Please copy the lines from the one containing "성물나라 부활절 향기 컵초 4색세트 가톨릭 천주교 성물 초" through the one containing "Postal SEN15 Sadio Mane", inclusive, without changing anything.

■ Dataset records
++++++++++

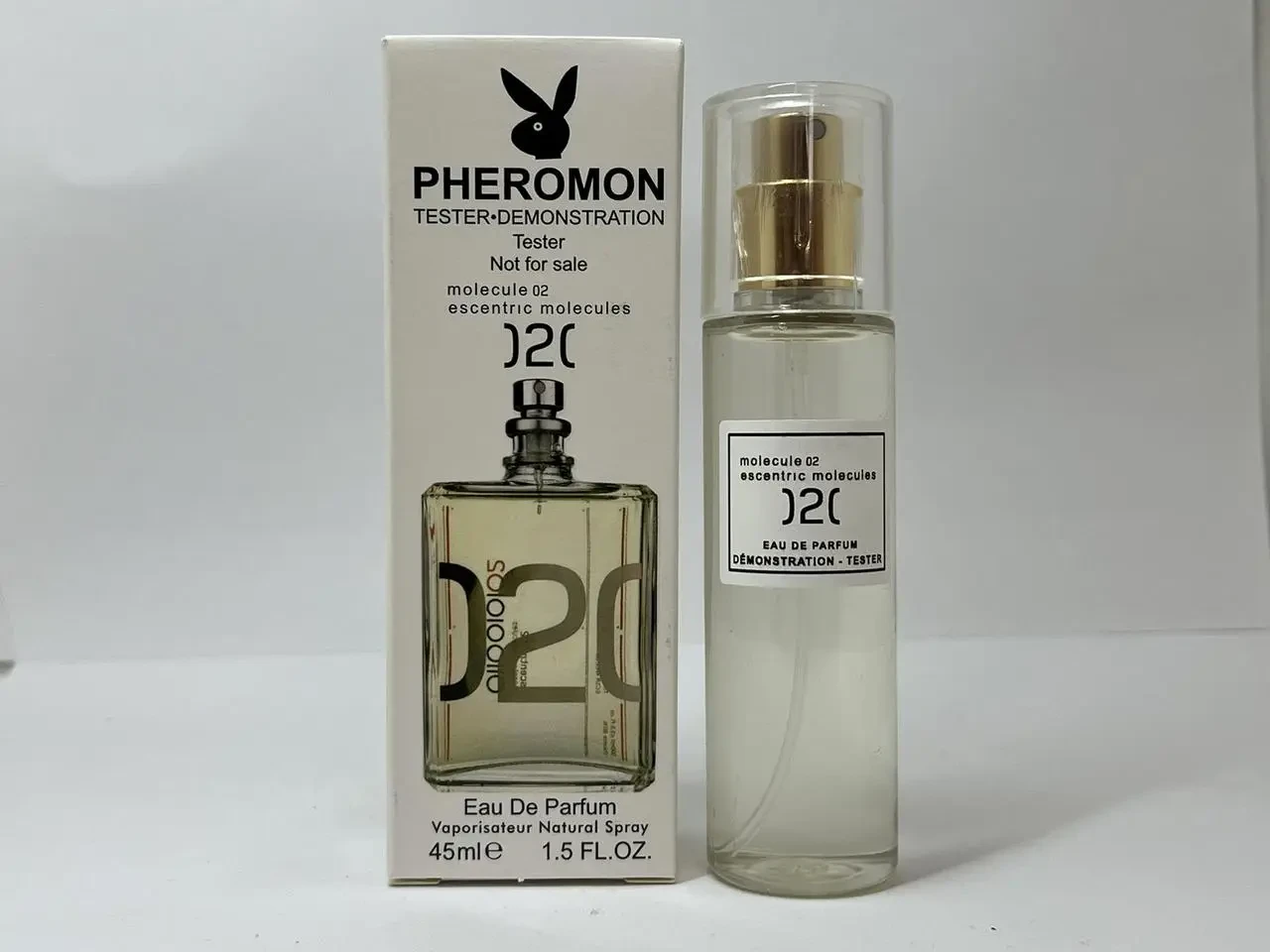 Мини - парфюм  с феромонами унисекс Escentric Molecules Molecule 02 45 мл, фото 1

++++++++++

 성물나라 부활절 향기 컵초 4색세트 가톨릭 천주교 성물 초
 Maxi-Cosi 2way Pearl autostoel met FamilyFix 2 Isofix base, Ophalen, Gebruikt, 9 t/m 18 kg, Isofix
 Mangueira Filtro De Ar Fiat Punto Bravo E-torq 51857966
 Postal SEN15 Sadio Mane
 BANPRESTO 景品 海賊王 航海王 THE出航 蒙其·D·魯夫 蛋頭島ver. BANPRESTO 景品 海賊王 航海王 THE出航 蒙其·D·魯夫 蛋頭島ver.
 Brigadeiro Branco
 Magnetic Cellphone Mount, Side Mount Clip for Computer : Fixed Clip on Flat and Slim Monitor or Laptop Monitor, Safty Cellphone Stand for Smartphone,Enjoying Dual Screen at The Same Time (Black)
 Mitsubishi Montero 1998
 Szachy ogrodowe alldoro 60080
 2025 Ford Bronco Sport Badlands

++++++++++

■ The answer
 성물나라 부활절 향기 컵초 4색세트 가톨릭 천주교 성물 초
 Maxi-Cosi 2way Pearl autostoel met FamilyFix 2 Isofix base, Ophalen, Gebruikt, 9 t/m 18 kg, Isofix
 Mangueira Filtro De Ar Fiat Punto Bravo E-torq 51857966
 Postal SEN15 Sadio Mane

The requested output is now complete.